At one point a few weeks later, I overheard a relative speaking to my Mom and saying “You see, that’s why I don’t believe in God – Jim’s such a good kid, he never does anything wrong and something like that happens to him… what’s the point.” Something just clicked in my head – I remember thinking to myself – God didn’t cause this accident – that was my fault – But I knew that He was what was getting me through this. From those first moments of complete aloneness, complete isolation, complete darkness – where I felt totally unlovable because of the mistake I had made – where I felt that no one would ever be able to forgive me (especially if the worst had happened, which it could have) – that night Jesus was with me in that horrible void. In the days and weeks and years that followed, I was able to accept and believe in the people Christ sent into my life to help me through this painful time. And months later to give thanks to God, that my friend was finally able to return to school and to some of her life before that horrible night.

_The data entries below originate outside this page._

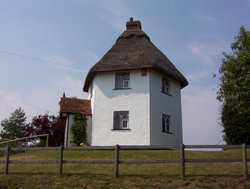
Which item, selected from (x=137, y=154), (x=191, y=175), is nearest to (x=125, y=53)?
(x=137, y=154)

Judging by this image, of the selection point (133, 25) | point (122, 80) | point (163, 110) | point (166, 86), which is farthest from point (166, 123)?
point (133, 25)

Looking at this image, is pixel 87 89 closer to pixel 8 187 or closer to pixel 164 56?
pixel 164 56

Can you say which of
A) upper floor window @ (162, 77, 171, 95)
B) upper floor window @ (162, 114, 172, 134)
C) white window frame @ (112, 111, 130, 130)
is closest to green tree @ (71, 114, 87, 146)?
white window frame @ (112, 111, 130, 130)

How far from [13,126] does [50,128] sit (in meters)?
33.8

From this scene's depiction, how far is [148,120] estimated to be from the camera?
2605cm

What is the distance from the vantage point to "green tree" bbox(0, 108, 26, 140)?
222 feet

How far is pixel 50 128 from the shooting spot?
3869cm

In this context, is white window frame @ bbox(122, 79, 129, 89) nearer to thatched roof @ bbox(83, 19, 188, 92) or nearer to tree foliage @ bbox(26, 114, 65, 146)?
thatched roof @ bbox(83, 19, 188, 92)

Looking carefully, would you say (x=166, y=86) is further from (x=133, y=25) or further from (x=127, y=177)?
(x=127, y=177)

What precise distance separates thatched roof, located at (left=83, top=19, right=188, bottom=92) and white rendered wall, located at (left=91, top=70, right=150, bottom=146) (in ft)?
2.38

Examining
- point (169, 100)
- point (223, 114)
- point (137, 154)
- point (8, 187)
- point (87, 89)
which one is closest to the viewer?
point (8, 187)

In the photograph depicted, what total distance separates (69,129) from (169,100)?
310 inches

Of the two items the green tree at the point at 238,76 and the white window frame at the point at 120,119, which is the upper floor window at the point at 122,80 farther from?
the green tree at the point at 238,76

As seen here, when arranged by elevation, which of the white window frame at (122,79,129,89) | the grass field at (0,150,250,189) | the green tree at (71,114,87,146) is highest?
the white window frame at (122,79,129,89)
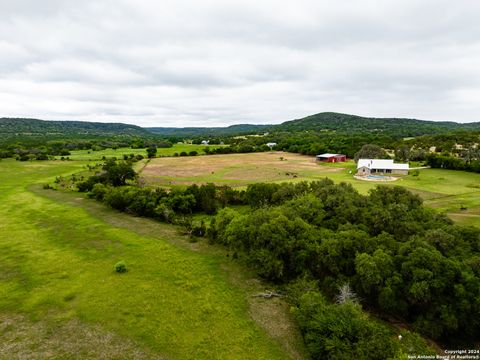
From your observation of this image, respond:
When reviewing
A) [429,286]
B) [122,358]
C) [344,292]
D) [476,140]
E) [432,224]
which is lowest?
[122,358]

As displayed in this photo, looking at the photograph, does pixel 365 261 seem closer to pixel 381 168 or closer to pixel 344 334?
pixel 344 334

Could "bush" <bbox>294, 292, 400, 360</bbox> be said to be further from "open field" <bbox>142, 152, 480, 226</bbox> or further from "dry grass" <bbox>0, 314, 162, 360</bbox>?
"open field" <bbox>142, 152, 480, 226</bbox>

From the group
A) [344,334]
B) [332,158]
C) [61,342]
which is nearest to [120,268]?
[61,342]

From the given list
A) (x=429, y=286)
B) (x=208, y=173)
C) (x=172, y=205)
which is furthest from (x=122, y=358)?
(x=208, y=173)

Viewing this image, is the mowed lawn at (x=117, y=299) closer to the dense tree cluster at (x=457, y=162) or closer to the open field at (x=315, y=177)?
the open field at (x=315, y=177)

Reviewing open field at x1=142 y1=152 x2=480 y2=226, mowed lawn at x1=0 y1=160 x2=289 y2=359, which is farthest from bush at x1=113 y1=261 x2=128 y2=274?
open field at x1=142 y1=152 x2=480 y2=226

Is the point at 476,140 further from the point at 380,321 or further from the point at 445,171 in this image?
the point at 380,321

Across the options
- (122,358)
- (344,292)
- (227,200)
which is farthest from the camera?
(227,200)
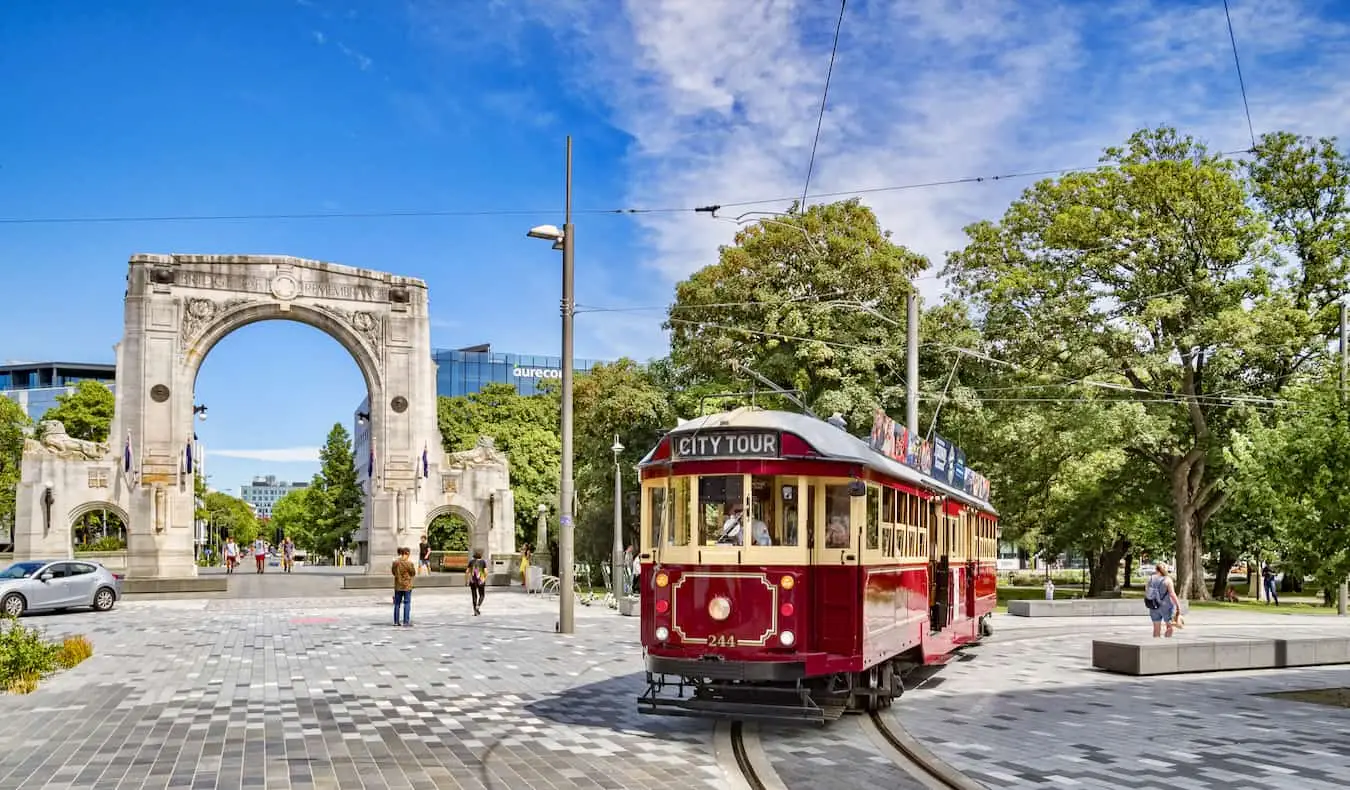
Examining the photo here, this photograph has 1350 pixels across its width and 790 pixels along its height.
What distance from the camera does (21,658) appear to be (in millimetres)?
14117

Jesus in tonight’s Gospel seems to acknowledge that at some point, every one of us will ask the question Is God worth the trouble, the investment, the bother. We go through some dark night, (that maybe goes on for much more than a night) and feel God is nowhere to be found and we can become angry and frustrated. We feel weary and that temptation to give up seems more reasonable than persisting in prayer.

It is in those moments of despair, of pain , of abandonment, of betrayal that we have to trust even more than before that God is listening, is present, is attentive. We almost have to double down and persist in our prayer.

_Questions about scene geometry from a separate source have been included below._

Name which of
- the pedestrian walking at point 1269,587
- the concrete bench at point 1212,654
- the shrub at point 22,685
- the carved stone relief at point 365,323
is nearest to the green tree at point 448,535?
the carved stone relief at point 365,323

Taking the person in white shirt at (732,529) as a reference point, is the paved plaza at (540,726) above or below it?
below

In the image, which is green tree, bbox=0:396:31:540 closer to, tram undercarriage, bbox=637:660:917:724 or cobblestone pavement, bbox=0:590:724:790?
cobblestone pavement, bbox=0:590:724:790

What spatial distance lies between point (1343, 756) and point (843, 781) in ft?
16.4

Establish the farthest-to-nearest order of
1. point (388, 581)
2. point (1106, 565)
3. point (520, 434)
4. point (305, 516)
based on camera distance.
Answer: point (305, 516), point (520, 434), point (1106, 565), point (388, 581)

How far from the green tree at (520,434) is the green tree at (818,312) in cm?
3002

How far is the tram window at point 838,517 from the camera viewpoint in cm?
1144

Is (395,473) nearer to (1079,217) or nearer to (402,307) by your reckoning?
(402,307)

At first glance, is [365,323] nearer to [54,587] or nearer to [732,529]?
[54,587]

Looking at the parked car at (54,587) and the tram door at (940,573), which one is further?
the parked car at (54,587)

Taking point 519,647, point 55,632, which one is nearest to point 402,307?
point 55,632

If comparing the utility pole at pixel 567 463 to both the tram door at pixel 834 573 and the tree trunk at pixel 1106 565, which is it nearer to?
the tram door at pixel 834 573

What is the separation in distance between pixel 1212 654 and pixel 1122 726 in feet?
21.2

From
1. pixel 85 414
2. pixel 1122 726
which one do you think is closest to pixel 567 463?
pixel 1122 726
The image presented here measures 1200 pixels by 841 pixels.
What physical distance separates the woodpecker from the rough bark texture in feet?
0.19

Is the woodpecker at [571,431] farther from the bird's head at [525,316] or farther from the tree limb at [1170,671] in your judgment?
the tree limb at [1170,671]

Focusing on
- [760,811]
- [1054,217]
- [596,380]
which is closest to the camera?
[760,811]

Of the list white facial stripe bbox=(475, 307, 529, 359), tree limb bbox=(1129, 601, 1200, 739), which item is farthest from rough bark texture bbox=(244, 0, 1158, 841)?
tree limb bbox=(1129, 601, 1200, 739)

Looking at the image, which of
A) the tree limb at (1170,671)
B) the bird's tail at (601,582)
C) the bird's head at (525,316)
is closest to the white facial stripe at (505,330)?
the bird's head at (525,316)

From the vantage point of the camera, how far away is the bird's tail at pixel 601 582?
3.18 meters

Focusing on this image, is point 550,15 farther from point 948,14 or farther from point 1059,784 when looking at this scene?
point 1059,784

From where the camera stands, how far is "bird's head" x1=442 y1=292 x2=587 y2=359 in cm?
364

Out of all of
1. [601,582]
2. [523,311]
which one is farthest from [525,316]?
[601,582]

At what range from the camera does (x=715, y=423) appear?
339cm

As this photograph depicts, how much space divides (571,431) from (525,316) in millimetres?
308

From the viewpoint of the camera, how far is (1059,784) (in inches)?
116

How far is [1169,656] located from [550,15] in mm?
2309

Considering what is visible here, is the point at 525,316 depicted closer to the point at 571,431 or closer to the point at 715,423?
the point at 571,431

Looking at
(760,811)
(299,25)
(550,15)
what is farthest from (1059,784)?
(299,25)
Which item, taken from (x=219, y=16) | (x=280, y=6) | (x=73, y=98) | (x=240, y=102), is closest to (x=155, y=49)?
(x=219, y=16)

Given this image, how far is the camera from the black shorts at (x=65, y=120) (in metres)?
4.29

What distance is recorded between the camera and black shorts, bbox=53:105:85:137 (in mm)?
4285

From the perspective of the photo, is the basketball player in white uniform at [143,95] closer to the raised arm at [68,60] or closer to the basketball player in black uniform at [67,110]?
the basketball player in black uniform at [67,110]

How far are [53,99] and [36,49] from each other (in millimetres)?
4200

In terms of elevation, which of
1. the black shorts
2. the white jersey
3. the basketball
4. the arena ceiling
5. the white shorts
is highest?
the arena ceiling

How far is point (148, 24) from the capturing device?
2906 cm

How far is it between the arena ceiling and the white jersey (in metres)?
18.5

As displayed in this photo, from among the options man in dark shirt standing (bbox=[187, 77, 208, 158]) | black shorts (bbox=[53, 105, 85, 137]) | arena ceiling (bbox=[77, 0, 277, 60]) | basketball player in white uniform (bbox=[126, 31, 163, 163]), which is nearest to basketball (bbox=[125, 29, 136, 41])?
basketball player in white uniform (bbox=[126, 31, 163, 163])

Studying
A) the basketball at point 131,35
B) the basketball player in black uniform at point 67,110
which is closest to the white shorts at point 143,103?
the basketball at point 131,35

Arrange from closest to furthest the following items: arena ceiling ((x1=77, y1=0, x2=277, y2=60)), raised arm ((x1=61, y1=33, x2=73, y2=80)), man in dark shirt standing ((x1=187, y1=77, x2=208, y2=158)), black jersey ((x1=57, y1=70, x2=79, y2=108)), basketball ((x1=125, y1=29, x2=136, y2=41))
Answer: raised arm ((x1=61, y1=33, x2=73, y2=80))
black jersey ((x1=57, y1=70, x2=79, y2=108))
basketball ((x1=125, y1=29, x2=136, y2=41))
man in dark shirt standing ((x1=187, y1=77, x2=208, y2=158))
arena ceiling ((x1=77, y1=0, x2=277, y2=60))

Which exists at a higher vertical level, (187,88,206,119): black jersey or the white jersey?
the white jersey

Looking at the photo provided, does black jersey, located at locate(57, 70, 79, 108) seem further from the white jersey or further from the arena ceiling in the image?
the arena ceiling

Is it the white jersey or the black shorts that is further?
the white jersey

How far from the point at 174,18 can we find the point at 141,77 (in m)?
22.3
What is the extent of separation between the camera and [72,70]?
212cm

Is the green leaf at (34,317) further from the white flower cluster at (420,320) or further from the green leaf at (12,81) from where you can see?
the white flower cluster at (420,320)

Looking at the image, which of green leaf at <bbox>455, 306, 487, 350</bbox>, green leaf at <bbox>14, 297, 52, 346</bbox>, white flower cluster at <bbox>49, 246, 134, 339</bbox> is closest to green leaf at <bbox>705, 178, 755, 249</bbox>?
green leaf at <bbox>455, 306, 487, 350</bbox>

Not because he doesn’t know our needs. In fact scripture tells us that it’s the complete opposite – Jesus has told us He knows our needs even before we ask them. So when we reach out to Him in the midst of whatever difficulty it is we’re facing, prayer is more than just a cry to tell God what’s the matter, but a reminder to ourselves that God is near . . .He is with us . . . He is by our side in whatever battle we’re facing. And when we recognize that, we begin to reaffirm or discover anew that:

God is our ally
Faith in Him is our strength
and prayer is the expression of this faith. (Pope Francis, Oct 20, 2013)

As we live these realities, we begin to in our own simple ways respond to Jesus question – when the Son of man comes, will he find faith on earth? – with a heartfelt, confident, Yes Lord.